On other cam­puses, 70.8 percent of pro­fessors identify them­selves as Democrats, according to a 2007 study by Neil Gross and Solon Simmons. The study also found that 20.8 percent of pro­fessors called them­selves Repub­licans and 8.5 percent regarded them­selves as inde­pen­dents.

Some Hillsdale pro­fessors expressed more apathy about their political ide­ologies. Pro­fessor of Biology Dan York iden­tifies as “totally non-political” and tends to vote on issues rather than political parties.

“I believe in the power of the free market and per­sonal respon­si­bility for one’s own life,” York said. “There are so many sim­i­lar­ities between the free market system and ecosystems: when things go wrong with either, I strongly feel it is best to just leave them alone to work out the problems without trying to over-manage them.”

A number of faculty members also declined to speak on the topic, stating that it was not their place to espouse their per­sonal political opinions. But several of the anonymous responses even included extra notes from the pro­fessors:

“All I want from a can­didate is envi­ron­mental and fiscal respon­si­bility,” said a Democrat. “Since this is not found any­where in today’s political climate, I am stuck with the party that causes the least damage.”

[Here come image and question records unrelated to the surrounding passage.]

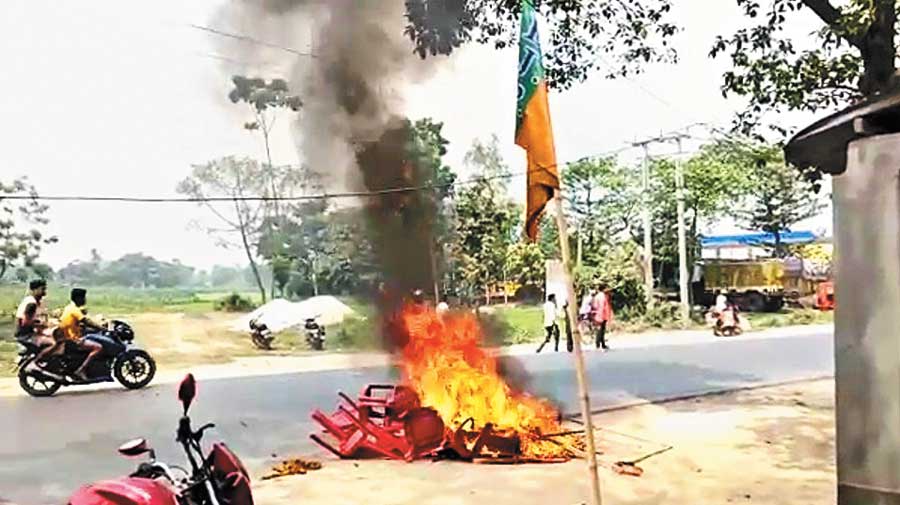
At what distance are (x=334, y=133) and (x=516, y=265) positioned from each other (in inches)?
354

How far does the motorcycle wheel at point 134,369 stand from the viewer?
38.2ft

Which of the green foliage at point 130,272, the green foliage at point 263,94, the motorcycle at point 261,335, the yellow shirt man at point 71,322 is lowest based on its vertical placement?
the motorcycle at point 261,335

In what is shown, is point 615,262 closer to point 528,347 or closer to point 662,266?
point 662,266

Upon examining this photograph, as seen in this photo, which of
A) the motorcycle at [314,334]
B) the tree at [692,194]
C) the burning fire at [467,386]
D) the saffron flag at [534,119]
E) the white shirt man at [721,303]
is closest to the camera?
the saffron flag at [534,119]

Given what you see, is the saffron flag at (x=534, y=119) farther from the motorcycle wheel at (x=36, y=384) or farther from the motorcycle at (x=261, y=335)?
the motorcycle at (x=261, y=335)

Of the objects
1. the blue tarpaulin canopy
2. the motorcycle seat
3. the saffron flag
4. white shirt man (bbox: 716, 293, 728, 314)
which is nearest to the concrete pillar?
the saffron flag

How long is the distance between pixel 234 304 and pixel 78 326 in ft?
13.6

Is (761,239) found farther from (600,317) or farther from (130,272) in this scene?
(130,272)

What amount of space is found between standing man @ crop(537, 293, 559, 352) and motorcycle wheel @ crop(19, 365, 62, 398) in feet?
28.9

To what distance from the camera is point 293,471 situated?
6980 mm

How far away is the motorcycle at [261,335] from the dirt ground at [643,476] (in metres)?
8.25

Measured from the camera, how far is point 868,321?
4453 millimetres

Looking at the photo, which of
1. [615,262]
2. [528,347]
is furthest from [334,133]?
[615,262]

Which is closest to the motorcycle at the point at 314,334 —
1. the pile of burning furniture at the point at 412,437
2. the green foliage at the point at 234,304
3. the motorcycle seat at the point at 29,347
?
the green foliage at the point at 234,304
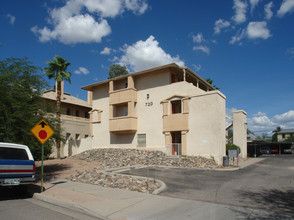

A Repub­lican was sim­i­larly unen­thu­si­astic about the choices: “I lean Repub­lican, and I intend to vote for Romney. But, in reality, I don’t like the ‘Stupid Party’ much better than the ‘Evil’ Party.”

Others expressed their passion. “Down with the Fed! Ron Paul Rev­o­lution!” a Lib­er­tarian wrote, cir­cling the back­wards “love” in “Rev­o­lution.”

Despite the range of responses, Pro­fessor of History and Kirk Chair Brad Birzer, who con­siders himself a Lib­er­tarian, said there is an overall unity.

“We have a great faculty, and I think we see each other for the best in that person,” he said. “I’ve never seen any demand to conform polit­i­cally.”